Aufgaben (didaktisch)

  1. Inwiefern ist vermessungsgeometrische Projektarbeit immer auch fachgrenzenüberschreitend / fächerübergreifend
  2. Was können Schüler mit welcher Lernausgangslage unter welchen Lernvoraussetzungen bei der Arbeit an den Aufgaben (als Lernaufgaben im Rahmen eines Projekts!) lernen? (Definition des Qualifikationszuwachses / Erkenntnisgewinns; Einordnung in ein mathematisches Curriculum; auch: Zuordnung zu Jahrgangsstufen und Schulformen
  3. Wie können Teile des vermessungsgeometrischen Handlungsfeldes sinnvoll so elementarisiert werden, dass sie auch von Grundschulkindern angenommen und bewältigt werden können? 
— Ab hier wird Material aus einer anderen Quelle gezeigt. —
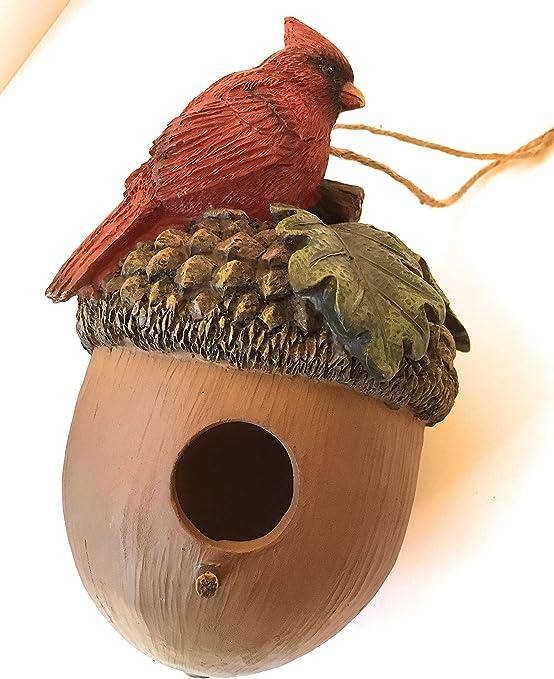 Bellota casa para pájaros con pájaro (Rojo o Azul Jay) en el Techo de casa Perca y Yute Hanger Resina: Amazon.es: Jardín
  4. Welche Motive können die vermessungsgeometrische Arbeit der Schüler leiten, welche Motive sollten geweckt werden? Wie können diese Motive zum Motor dieser Arbeit werden? 
  5. Wie ist die praktische Arbeit vorzubereiten? Welche methodischen Maßnahmen sind zu treffen, damit Arbeit und Lernen erfolgreich sein können? Welche Ziele und welche Formen sollen Unterrichtsabschnitte haben, in denen die praktische Arbeit klärend gestützt und ausgewertet wird?
  6. Welche weiteren didaktischen Fragen sind in diesem Zusammenhang zu klären?
  7. Worauf ist bei der Organisation eines vermessungsgeometrischen Projekts zu achten?